Begin

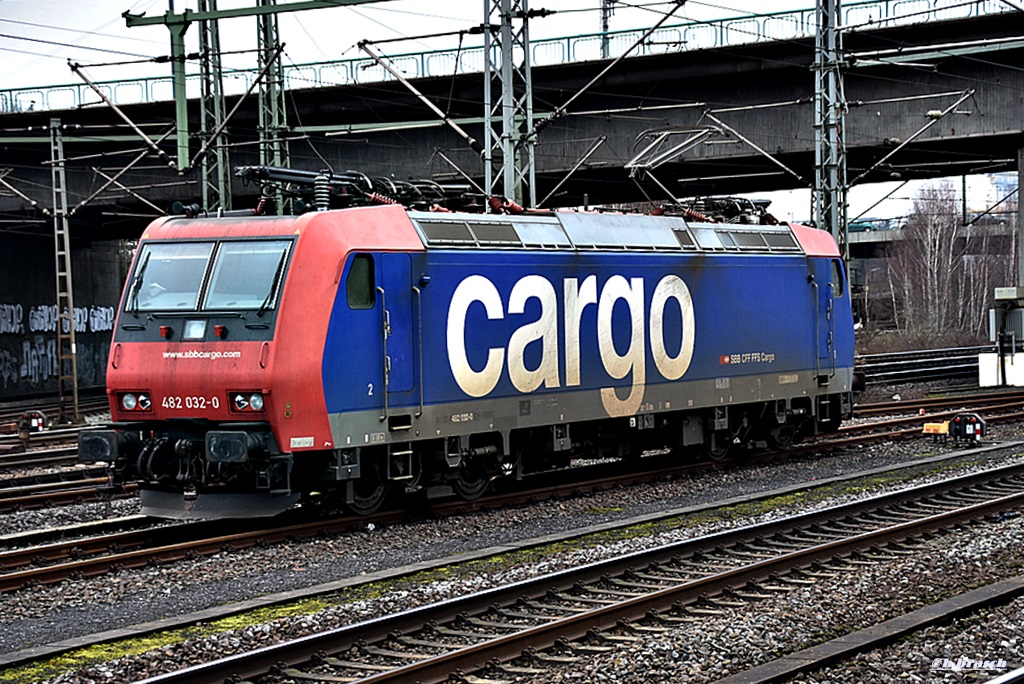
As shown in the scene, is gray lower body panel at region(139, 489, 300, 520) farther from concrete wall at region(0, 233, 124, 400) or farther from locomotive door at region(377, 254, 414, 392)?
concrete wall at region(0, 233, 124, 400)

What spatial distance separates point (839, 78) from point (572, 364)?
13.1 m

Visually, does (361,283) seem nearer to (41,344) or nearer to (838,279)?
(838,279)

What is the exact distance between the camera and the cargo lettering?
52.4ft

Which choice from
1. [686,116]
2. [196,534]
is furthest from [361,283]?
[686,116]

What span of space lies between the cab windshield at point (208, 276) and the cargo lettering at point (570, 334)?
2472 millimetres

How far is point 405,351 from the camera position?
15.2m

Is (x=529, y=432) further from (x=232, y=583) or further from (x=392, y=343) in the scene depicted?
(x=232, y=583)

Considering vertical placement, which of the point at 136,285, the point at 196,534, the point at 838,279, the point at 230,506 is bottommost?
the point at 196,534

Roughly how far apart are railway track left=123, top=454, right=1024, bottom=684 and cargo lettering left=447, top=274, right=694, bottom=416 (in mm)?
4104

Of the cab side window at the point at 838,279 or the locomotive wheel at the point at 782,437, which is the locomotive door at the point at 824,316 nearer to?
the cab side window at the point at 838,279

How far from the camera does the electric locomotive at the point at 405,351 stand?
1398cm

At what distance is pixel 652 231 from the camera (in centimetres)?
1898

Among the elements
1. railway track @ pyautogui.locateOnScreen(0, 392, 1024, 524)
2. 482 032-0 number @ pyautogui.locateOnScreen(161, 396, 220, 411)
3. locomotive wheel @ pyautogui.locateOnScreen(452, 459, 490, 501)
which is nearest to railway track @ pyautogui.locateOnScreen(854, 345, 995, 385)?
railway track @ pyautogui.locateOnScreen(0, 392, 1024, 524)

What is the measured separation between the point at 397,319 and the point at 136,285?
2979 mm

End

Rewrite the records from the line containing "Roughly how far" through the end of the records, replacing "locomotive wheel" with "drive wheel" and keeping everything else unchanged.

OUTPUT FOR THIS TASK →
Roughly how far apart are railway track left=123, top=454, right=1024, bottom=684 and cargo lettering left=447, top=274, right=694, bottom=416 (in mm)?
4104

Of the cab side window at the point at 838,279 or the drive wheel at the point at 782,437, which is the locomotive door at the point at 824,316 nearer to?
the cab side window at the point at 838,279

How far from the camera does the electric locomotive at the point at 405,351 stand?
1398cm

At what distance is pixel 652 231 from the camera (in centimetres)?
1898

Among the elements
1. railway track @ pyautogui.locateOnScreen(0, 392, 1024, 524)
2. 482 032-0 number @ pyautogui.locateOnScreen(161, 396, 220, 411)
3. drive wheel @ pyautogui.locateOnScreen(452, 459, 490, 501)
which is nearest to railway track @ pyautogui.locateOnScreen(854, 345, 995, 385)?
railway track @ pyautogui.locateOnScreen(0, 392, 1024, 524)

What is the measured separation between the point at 397,319 and the point at 136,285?
2979 mm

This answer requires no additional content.